Stored data entries:
-------

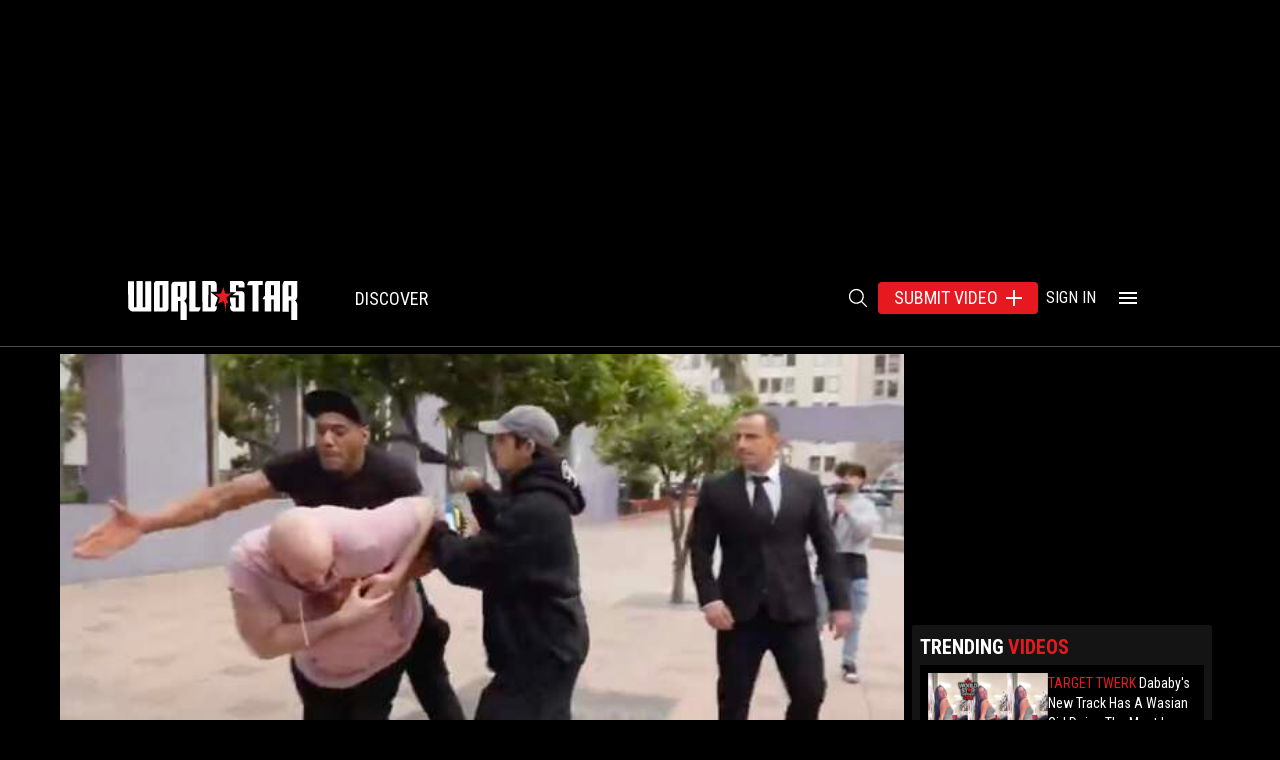

--- FILE ---
content_type: text/html; charset=utf-8
request_url: https://www.google.com/recaptcha/api2/aframe
body_size: 267
content:
<!DOCTYPE HTML><html><head><meta http-equiv="content-type" content="text/html; charset=UTF-8"></head><body><script nonce="FJWlvj7Wdsun2fY09F-YSA">/** Anti-fraud and anti-abuse applications only. See google.com/recaptcha */ try{var clients={'sodar':'https://pagead2.googlesyndication.com/pagead/sodar?'};window.addEventListener("message",function(a){try{if(a.source===window.parent){var b=JSON.parse(a.data);var c=clients[b['id']];if(c){var d=document.createElement('img');d.src=c+b['params']+'&rc='+(localStorage.getItem("rc::a")?sessionStorage.getItem("rc::b"):"");window.document.body.appendChild(d);sessionStorage.setItem("rc::e",parseInt(sessionStorage.getItem("rc::e")||0)+1);localStorage.setItem("rc::h",'1770053784608');}}}catch(b){}});window.parent.postMessage("_grecaptcha_ready", "*");}catch(b){}</script></body></html>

-------

Your reply is the full set of entries reproduced exactly, with images omitted.

Answer to this exercise:
--- FILE ---
content_type: text/html; charset=utf-8
request_url: https://www.google.com/recaptcha/api2/aframe
body_size: 267
content:
<!DOCTYPE HTML><html><head><meta http-equiv="content-type" content="text/html; charset=UTF-8"></head><body><script nonce="FJWlvj7Wdsun2fY09F-YSA">/** Anti-fraud and anti-abuse applications only. See google.com/recaptcha */ try{var clients={'sodar':'https://pagead2.googlesyndication.com/pagead/sodar?'};window.addEventListener("message",function(a){try{if(a.source===window.parent){var b=JSON.parse(a.data);var c=clients[b['id']];if(c){var d=document.createElement('img');d.src=c+b['params']+'&rc='+(localStorage.getItem("rc::a")?sessionStorage.getItem("rc::b"):"");window.document.body.appendChild(d);sessionStorage.setItem("rc::e",parseInt(sessionStorage.getItem("rc::e")||0)+1);localStorage.setItem("rc::h",'1770053784608');}}}catch(b){}});window.parent.postMessage("_grecaptcha_ready", "*");}catch(b){}</script></body></html>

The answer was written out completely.